Five years for Hoeness?
March 13, 2014Summing up on Thursday, state prosecutor Achim von Engel called for a prison sentence of five-and-a-half years for Hoeness on seven counts of tax evasion.
Von Engel rejected Hoeness' defense that his voluntary disclosure last year of tax dodging carried out over the past decade should exempt him from a criminal conviction and prison.
Defense lawyer Feigen, for his part, said that Hoeness should receive at the most a suspended sentence - and only if the court found a self-disclosure made by Hoeness to tax authorities in January last year invalid.
If the voluntary confession were to be adjudged valid, however, the case against Hoeness should be closed, Feigen said. He said Hoeness' disclosure fulfilled all the requirements laid down by law, and contained merely an error in the way it was formulated.
The maximum term for major tax fraud under German law is 10 years, though sentences are usually shorter.
Hoeness had been charged with dodging 3.5 million euros in taxes, but on Monday admitted to avoiding 15 million euros more than that.
And then testimony given during the trial on Tuesday revealed that 62-year-old Hoeness in fact withheld 27.2 million euros ($37.91million) in tax.
Figures 'accurate'
The revelation has cast doubt on the degree of Hoeness' cooperation and transparency, increasing the likelihood of a jail sentence for the football legend.
On Wednesday, Hoeness' defense lawyer Hanns Feigen confirmed the 27.2-million-euro figure, telling the court that "the defense considers the figures accurate; we do not challenge them."

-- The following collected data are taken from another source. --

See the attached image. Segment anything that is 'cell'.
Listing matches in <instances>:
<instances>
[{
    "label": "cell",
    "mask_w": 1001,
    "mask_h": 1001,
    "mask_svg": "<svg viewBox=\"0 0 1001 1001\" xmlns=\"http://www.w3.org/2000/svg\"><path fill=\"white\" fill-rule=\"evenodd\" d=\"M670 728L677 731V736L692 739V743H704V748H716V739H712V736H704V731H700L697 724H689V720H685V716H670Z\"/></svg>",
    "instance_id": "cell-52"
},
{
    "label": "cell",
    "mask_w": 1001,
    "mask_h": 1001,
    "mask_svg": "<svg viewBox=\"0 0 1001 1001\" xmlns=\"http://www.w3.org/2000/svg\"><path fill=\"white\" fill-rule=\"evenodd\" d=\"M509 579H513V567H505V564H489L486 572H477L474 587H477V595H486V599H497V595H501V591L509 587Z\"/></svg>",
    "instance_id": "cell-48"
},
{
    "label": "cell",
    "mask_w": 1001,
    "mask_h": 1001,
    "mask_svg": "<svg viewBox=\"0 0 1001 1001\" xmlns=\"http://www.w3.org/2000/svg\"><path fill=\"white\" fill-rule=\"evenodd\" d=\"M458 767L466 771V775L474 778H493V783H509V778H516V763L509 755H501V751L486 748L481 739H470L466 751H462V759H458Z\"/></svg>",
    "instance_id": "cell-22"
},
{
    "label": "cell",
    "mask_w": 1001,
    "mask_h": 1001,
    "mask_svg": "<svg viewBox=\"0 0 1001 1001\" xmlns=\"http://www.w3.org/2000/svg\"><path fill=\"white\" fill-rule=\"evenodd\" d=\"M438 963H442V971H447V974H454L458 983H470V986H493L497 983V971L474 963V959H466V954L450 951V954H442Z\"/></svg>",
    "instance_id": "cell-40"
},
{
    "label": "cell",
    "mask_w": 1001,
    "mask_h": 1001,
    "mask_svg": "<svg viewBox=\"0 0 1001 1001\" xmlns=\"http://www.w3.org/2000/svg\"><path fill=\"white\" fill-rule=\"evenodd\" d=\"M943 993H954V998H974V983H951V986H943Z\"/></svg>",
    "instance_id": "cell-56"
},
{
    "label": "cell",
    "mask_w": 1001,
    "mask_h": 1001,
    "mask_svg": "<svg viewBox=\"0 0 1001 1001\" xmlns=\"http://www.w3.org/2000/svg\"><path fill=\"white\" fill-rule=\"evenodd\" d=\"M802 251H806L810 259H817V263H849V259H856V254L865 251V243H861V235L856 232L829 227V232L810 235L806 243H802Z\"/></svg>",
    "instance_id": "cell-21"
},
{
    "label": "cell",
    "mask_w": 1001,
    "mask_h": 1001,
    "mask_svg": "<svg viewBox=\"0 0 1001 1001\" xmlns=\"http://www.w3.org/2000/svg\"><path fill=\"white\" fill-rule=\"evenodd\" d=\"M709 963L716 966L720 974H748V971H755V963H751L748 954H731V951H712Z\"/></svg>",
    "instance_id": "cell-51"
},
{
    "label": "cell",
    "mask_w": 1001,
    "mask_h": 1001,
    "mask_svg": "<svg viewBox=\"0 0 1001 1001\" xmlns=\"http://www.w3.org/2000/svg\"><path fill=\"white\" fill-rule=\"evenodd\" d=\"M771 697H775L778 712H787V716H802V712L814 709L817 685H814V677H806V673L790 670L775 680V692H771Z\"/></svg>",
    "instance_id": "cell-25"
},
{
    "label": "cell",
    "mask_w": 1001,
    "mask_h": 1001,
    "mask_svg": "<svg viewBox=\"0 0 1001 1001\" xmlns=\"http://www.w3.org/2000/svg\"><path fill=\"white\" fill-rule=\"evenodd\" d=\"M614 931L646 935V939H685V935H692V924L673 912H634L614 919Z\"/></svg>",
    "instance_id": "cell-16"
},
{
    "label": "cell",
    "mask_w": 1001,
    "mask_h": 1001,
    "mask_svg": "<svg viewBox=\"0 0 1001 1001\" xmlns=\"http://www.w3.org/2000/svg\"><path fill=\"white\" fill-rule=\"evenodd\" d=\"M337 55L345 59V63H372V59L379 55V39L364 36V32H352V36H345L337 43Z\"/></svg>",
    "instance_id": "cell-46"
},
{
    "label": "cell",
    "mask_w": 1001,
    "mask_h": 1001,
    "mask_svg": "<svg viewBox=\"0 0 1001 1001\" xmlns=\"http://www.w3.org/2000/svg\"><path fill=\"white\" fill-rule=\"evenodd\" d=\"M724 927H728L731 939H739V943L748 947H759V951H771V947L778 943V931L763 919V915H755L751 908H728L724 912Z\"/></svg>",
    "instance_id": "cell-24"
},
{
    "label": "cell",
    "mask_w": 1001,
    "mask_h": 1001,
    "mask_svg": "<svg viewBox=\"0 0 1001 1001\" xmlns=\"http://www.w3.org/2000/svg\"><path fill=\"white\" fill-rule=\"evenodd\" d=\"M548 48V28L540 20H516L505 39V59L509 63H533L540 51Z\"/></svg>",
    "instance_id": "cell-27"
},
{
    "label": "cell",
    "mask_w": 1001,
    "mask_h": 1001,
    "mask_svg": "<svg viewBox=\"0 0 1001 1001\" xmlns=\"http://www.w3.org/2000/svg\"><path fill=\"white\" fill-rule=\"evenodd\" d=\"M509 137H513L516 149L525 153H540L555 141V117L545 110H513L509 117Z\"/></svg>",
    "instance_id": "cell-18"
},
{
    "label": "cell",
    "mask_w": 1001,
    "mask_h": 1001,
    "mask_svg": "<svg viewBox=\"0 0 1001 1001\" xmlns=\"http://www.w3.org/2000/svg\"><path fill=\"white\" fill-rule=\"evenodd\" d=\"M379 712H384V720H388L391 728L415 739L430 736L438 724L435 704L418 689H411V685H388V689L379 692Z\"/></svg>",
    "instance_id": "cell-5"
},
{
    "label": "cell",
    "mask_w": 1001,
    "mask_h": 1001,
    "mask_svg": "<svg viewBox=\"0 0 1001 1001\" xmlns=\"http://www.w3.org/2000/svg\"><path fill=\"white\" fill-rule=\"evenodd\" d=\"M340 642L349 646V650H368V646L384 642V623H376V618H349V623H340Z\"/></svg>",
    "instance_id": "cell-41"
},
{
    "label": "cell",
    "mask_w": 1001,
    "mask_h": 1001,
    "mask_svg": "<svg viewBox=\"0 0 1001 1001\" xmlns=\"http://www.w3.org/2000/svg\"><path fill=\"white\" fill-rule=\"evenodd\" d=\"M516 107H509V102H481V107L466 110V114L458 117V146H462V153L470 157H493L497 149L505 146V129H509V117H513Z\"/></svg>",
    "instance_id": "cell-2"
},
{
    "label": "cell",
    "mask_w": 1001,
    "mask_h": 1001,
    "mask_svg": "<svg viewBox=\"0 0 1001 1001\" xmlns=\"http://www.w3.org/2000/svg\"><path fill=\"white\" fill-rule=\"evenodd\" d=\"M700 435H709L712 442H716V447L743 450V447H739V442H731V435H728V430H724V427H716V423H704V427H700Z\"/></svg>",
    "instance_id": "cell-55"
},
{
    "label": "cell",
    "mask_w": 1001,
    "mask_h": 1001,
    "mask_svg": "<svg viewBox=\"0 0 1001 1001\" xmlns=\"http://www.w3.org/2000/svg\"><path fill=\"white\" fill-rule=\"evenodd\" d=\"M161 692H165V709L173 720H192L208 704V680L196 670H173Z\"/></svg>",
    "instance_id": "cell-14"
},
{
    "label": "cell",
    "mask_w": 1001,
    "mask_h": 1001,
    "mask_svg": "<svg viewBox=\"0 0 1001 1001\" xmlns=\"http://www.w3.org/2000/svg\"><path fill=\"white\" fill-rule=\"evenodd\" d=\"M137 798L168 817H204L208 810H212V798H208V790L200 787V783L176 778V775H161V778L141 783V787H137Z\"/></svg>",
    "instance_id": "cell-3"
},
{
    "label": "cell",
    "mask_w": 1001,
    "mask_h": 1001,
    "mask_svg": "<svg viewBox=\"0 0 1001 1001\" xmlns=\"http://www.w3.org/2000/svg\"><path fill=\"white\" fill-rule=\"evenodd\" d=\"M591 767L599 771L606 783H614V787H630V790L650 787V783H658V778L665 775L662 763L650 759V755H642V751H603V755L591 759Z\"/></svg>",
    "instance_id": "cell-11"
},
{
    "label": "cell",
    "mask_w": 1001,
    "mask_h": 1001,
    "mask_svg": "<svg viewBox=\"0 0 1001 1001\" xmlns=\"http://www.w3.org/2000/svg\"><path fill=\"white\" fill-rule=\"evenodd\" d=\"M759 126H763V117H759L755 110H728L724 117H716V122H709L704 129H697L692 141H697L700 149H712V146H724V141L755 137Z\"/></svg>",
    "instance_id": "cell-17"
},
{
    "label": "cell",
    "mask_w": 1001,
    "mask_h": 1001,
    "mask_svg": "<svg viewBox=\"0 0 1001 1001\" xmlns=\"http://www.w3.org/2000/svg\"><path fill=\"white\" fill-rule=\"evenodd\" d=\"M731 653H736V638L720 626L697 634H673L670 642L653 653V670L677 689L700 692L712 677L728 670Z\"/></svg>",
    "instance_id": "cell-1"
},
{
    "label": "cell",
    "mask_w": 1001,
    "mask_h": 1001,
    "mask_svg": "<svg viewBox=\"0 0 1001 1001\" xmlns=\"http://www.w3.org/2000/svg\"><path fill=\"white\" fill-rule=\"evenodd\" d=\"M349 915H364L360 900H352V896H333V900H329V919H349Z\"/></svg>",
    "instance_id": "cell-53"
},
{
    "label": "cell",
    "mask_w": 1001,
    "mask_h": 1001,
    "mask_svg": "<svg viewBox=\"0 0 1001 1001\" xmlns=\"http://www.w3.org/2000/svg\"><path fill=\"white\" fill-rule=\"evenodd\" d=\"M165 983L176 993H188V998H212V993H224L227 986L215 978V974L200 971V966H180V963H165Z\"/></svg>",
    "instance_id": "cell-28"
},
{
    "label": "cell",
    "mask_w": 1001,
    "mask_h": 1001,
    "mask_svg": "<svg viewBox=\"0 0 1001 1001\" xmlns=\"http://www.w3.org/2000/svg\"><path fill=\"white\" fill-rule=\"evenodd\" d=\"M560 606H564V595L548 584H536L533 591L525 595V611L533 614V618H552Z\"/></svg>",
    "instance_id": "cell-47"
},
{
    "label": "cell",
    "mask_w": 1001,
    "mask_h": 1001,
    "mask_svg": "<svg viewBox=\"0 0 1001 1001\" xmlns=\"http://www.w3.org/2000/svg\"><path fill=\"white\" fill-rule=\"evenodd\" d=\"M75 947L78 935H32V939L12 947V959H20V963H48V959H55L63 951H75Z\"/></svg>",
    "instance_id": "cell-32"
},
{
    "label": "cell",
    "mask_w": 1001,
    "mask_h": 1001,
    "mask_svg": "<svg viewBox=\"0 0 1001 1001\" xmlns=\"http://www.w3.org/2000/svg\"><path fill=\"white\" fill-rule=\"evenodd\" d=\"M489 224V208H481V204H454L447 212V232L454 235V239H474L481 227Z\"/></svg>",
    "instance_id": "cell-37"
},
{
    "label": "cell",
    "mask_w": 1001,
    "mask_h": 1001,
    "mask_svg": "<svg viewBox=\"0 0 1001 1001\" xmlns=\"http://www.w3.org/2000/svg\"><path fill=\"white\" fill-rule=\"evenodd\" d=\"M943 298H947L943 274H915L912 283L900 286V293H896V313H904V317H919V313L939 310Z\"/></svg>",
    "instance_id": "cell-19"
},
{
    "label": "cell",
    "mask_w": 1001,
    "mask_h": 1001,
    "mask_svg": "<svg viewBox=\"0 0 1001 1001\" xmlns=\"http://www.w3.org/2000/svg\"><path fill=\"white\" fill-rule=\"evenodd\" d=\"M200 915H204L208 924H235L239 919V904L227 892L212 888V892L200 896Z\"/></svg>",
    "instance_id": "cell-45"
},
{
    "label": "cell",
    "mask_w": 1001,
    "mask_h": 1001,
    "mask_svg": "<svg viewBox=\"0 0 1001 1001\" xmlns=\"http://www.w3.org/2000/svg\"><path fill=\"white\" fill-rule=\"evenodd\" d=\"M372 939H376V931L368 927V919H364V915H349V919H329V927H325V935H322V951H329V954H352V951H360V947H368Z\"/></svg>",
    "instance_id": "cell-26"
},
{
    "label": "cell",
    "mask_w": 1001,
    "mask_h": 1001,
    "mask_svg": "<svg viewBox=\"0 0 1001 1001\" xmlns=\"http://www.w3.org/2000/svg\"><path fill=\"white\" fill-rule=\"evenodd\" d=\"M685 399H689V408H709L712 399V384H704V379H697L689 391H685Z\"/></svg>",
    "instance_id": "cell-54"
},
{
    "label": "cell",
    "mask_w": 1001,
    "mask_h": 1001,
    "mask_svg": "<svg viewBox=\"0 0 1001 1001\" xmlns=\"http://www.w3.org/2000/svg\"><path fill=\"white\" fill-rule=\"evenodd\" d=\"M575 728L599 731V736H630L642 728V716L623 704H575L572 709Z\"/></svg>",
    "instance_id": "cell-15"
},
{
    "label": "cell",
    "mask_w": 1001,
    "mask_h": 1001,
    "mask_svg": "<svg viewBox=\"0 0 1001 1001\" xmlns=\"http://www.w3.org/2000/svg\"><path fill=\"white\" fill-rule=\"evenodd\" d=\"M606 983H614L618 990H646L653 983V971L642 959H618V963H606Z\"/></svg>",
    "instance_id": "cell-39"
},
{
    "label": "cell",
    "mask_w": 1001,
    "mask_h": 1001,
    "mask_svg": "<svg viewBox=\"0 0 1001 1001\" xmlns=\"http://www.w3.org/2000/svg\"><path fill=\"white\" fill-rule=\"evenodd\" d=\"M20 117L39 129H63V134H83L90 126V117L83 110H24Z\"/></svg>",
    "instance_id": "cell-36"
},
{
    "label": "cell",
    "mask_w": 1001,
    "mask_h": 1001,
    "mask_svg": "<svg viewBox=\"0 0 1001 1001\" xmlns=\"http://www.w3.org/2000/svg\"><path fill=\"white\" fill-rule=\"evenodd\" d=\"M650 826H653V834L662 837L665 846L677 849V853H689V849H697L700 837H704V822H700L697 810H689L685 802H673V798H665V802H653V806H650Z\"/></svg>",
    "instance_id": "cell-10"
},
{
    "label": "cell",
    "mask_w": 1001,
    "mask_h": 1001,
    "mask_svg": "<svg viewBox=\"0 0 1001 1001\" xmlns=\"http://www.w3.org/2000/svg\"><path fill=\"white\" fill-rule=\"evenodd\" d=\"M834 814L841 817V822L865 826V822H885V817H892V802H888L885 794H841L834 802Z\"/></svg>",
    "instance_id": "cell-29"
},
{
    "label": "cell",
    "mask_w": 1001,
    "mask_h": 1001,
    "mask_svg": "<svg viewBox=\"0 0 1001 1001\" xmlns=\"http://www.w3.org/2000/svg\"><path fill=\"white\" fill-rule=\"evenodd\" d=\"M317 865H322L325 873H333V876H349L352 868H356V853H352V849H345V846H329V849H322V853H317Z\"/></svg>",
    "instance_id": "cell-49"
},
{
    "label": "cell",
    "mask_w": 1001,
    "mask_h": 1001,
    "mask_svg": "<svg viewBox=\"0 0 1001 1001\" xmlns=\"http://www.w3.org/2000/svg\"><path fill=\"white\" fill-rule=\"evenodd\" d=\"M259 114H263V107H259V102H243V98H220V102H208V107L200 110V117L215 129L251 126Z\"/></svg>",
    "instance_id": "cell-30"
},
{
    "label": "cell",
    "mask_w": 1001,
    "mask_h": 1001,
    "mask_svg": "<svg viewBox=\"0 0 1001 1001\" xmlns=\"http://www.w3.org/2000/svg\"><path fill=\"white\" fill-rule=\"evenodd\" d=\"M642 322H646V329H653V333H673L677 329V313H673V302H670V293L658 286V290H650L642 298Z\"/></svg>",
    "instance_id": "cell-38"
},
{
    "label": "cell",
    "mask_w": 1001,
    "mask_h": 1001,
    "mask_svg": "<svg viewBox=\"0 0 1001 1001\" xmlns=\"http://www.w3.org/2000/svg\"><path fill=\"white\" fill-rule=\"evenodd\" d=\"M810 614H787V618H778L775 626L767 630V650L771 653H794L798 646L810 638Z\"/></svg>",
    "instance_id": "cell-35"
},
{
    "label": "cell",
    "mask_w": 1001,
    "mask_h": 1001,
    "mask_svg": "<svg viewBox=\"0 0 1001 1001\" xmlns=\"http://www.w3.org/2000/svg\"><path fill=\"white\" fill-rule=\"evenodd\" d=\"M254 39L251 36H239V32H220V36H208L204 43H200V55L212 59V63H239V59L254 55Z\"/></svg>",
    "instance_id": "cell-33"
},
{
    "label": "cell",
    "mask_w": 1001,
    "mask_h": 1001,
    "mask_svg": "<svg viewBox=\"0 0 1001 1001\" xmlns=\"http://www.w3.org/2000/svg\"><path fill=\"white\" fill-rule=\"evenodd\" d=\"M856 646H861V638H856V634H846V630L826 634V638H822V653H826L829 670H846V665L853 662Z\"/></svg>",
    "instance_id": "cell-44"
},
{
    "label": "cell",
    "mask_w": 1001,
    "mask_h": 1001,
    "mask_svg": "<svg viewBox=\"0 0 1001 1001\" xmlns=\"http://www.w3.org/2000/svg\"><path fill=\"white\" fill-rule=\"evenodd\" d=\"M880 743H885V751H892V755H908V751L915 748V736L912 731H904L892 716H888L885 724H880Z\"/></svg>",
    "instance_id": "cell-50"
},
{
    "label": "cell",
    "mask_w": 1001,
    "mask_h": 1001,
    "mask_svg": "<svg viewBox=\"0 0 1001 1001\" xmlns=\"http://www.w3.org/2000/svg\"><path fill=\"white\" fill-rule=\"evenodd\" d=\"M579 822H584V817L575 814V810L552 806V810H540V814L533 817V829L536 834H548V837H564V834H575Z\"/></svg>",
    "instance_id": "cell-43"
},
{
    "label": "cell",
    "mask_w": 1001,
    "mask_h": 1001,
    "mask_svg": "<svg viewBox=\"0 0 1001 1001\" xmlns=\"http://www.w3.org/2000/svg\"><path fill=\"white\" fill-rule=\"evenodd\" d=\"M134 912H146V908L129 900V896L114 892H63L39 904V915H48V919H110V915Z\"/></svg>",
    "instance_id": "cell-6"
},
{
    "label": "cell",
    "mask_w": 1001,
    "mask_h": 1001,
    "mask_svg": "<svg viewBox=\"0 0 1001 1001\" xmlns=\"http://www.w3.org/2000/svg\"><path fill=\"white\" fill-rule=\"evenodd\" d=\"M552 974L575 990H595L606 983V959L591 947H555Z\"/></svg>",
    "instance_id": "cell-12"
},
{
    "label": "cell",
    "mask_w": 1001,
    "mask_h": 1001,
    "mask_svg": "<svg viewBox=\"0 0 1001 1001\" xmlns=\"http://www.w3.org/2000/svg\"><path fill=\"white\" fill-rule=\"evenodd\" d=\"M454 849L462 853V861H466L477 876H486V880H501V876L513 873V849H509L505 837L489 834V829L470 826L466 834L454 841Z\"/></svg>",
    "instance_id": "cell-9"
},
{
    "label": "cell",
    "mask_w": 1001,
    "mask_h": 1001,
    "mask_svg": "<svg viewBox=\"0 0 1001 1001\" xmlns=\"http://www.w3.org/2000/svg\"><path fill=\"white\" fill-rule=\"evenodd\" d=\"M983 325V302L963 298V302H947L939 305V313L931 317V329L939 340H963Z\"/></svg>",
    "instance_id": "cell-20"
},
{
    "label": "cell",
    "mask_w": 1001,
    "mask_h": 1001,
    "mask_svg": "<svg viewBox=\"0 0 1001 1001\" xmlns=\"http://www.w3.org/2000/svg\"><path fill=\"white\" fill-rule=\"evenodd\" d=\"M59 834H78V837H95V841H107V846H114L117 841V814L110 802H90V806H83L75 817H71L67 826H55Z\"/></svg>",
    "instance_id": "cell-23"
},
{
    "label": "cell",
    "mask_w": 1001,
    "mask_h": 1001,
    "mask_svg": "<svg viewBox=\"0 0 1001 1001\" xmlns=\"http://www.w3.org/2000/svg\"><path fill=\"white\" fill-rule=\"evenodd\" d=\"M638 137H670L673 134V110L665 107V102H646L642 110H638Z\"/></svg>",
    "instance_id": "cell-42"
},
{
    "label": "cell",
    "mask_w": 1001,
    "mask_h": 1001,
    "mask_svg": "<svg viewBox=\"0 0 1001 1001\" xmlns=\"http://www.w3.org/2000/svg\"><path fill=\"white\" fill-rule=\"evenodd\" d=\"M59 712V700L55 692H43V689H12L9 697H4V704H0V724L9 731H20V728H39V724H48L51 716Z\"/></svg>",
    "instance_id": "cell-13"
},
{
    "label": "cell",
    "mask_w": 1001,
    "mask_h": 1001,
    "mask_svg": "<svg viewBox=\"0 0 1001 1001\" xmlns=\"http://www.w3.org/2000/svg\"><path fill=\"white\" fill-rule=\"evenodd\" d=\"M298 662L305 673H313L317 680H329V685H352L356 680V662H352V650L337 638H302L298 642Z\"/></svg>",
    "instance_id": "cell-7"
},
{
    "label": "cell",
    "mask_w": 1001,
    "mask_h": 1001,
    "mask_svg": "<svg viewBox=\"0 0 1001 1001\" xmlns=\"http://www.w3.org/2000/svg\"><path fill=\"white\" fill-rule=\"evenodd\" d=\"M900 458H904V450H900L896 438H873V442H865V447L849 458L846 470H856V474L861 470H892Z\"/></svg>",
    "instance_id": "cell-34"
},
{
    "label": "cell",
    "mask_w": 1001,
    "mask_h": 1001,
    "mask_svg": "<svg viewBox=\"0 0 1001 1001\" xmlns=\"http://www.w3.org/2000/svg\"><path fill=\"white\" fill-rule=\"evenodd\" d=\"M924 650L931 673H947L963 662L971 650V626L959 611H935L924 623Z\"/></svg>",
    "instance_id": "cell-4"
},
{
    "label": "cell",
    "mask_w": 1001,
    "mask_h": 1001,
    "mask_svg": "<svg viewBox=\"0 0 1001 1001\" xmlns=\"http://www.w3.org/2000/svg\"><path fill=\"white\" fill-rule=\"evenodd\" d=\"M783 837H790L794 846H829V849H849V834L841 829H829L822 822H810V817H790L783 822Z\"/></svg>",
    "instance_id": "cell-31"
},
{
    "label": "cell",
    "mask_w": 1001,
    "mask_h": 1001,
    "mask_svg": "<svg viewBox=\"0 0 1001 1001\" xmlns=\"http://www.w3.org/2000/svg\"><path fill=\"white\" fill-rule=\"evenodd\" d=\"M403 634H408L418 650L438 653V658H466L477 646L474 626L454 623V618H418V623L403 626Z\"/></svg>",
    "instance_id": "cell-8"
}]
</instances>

Feigen said the amended tax returns also covered the amount Hoeness owed from currency trades.
Confession too late?
Any sentence handed down by the court is likely to depend on whether his confession was made early enough, before an investigation began of his tax affairs - and whether the disclosure was comprehensive.
But with the piecemeal information coming forth during the trial this week, doubt has been cast over whether this was the case.
Hoeness admitted he didn't come clean earlier, because he wanted to benefit from a tax deal Germany was negotiating with Switzerland, which would have granted amnesty to tax dodgers who confessed to authorities.
However, in December 2012 that deal was blocked by the German center-left opposition of the time, which wanted to see wealthy tax criminals prosecuted.
Hoeness, who also runs a successful sausage-making business, has helped turn Bayern into one of the world's top teams.
Thousands of Germans have paid back taxes to avoid prosecution as news of Hoeness' prosecution and trial hit the media. Chancellor Angela Merkel's ruling coalition has also come under increased pressure to crack down on tax evaders.